MATERIAL PROVIDED
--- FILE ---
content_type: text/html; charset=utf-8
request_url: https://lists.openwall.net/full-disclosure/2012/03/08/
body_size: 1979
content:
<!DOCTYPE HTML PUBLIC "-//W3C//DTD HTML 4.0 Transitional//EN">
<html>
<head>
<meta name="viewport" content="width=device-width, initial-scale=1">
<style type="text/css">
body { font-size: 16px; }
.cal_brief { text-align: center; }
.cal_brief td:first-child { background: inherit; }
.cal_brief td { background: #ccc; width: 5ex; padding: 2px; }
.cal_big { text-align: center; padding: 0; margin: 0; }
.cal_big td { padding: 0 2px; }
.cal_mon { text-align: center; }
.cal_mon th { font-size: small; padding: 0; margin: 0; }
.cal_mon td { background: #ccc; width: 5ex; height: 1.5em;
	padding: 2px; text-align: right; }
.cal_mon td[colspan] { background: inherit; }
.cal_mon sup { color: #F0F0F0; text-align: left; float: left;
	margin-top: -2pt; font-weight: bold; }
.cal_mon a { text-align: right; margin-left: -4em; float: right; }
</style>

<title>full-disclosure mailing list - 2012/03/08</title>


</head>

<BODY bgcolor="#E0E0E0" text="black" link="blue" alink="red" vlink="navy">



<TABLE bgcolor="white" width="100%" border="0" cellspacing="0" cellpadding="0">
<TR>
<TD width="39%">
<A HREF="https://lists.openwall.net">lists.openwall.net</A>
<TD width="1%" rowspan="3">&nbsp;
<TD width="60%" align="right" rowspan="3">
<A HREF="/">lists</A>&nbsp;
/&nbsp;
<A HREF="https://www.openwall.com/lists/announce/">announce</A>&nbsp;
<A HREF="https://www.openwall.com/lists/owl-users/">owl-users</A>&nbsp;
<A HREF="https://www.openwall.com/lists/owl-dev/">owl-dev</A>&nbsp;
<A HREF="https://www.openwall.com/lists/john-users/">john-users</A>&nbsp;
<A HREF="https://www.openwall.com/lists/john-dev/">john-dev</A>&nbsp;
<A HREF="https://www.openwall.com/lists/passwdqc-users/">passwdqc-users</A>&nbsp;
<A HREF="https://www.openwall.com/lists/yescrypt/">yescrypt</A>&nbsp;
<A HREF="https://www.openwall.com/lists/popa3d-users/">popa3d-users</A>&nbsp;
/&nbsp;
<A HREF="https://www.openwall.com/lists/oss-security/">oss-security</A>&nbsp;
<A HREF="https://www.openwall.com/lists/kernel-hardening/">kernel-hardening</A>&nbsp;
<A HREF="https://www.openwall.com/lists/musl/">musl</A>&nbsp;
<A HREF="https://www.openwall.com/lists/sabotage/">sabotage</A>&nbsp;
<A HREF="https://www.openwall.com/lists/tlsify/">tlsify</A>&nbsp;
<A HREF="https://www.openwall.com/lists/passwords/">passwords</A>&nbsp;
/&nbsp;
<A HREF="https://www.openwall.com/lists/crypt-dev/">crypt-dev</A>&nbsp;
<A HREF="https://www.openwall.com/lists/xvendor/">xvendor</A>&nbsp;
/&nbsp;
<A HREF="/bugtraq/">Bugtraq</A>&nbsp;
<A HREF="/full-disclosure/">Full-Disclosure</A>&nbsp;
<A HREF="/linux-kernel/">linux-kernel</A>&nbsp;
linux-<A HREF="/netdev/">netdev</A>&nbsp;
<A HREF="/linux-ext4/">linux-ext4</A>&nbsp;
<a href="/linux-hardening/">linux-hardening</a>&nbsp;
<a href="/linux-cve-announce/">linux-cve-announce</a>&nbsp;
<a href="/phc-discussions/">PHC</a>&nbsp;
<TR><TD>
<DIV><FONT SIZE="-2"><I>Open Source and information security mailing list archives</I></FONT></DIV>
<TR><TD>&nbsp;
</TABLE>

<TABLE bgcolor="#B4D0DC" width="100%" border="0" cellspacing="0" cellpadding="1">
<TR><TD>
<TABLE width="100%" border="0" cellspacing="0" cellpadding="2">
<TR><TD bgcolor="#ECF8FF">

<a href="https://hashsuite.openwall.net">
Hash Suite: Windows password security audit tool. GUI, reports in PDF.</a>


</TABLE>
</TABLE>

PROBLEM REQUIREMENTS
Return the entries above exactly, each one complete.

RESPONSE BELOW
--- FILE ---
content_type: text/html; charset=utf-8
request_url: https://lists.openwall.net/full-disclosure/2012/03/08/
body_size: 1979
content:
<!DOCTYPE HTML PUBLIC "-//W3C//DTD HTML 4.0 Transitional//EN">
<html>
<head>
<meta name="viewport" content="width=device-width, initial-scale=1">
<style type="text/css">
body { font-size: 16px; }
.cal_brief { text-align: center; }
.cal_brief td:first-child { background: inherit; }
.cal_brief td { background: #ccc; width: 5ex; padding: 2px; }
.cal_big { text-align: center; padding: 0; margin: 0; }
.cal_big td { padding: 0 2px; }
.cal_mon { text-align: center; }
.cal_mon th { font-size: small; padding: 0; margin: 0; }
.cal_mon td { background: #ccc; width: 5ex; height: 1.5em;
	padding: 2px; text-align: right; }
.cal_mon td[colspan] { background: inherit; }
.cal_mon sup { color: #F0F0F0; text-align: left; float: left;
	margin-top: -2pt; font-weight: bold; }
.cal_mon a { text-align: right; margin-left: -4em; float: right; }
</style>

<title>full-disclosure mailing list - 2012/03/08</title>


</head>

<BODY bgcolor="#E0E0E0" text="black" link="blue" alink="red" vlink="navy">



<TABLE bgcolor="white" width="100%" border="0" cellspacing="0" cellpadding="0">
<TR>
<TD width="39%">
<A HREF="https://lists.openwall.net">lists.openwall.net</A>
<TD width="1%" rowspan="3">&nbsp;
<TD width="60%" align="right" rowspan="3">
<A HREF="/">lists</A>&nbsp;
/&nbsp;
<A HREF="https://www.openwall.com/lists/announce/">announce</A>&nbsp;
<A HREF="https://www.openwall.com/lists/owl-users/">owl-users</A>&nbsp;
<A HREF="https://www.openwall.com/lists/owl-dev/">owl-dev</A>&nbsp;
<A HREF="https://www.openwall.com/lists/john-users/">john-users</A>&nbsp;
<A HREF="https://www.openwall.com/lists/john-dev/">john-dev</A>&nbsp;
<A HREF="https://www.openwall.com/lists/passwdqc-users/">passwdqc-users</A>&nbsp;
<A HREF="https://www.openwall.com/lists/yescrypt/">yescrypt</A>&nbsp;
<A HREF="https://www.openwall.com/lists/popa3d-users/">popa3d-users</A>&nbsp;
/&nbsp;
<A HREF="https://www.openwall.com/lists/oss-security/">oss-security</A>&nbsp;
<A HREF="https://www.openwall.com/lists/kernel-hardening/">kernel-hardening</A>&nbsp;
<A HREF="https://www.openwall.com/lists/musl/">musl</A>&nbsp;
<A HREF="https://www.openwall.com/lists/sabotage/">sabotage</A>&nbsp;
<A HREF="https://www.openwall.com/lists/tlsify/">tlsify</A>&nbsp;
<A HREF="https://www.openwall.com/lists/passwords/">passwords</A>&nbsp;
/&nbsp;
<A HREF="https://www.openwall.com/lists/crypt-dev/">crypt-dev</A>&nbsp;
<A HREF="https://www.openwall.com/lists/xvendor/">xvendor</A>&nbsp;
/&nbsp;
<A HREF="/bugtraq/">Bugtraq</A>&nbsp;
<A HREF="/full-disclosure/">Full-Disclosure</A>&nbsp;
<A HREF="/linux-kernel/">linux-kernel</A>&nbsp;
linux-<A HREF="/netdev/">netdev</A>&nbsp;
<A HREF="/linux-ext4/">linux-ext4</A>&nbsp;
<a href="/linux-hardening/">linux-hardening</a>&nbsp;
<a href="/linux-cve-announce/">linux-cve-announce</a>&nbsp;
<a href="/phc-discussions/">PHC</a>&nbsp;
<TR><TD>
<DIV><FONT SIZE="-2"><I>Open Source and information security mailing list archives</I></FONT></DIV>
<TR><TD>&nbsp;
</TABLE>

<TABLE bgcolor="#B4D0DC" width="100%" border="0" cellspacing="0" cellpadding="1">
<TR><TD>
<TABLE width="100%" border="0" cellspacing="0" cellpadding="2">
<TR><TD bgcolor="#ECF8FF">

<a href="https://hashsuite.openwall.net">
Hash Suite: Windows password security audit tool. GUI, reports in PDF.</a>


</TABLE>
</TABLE>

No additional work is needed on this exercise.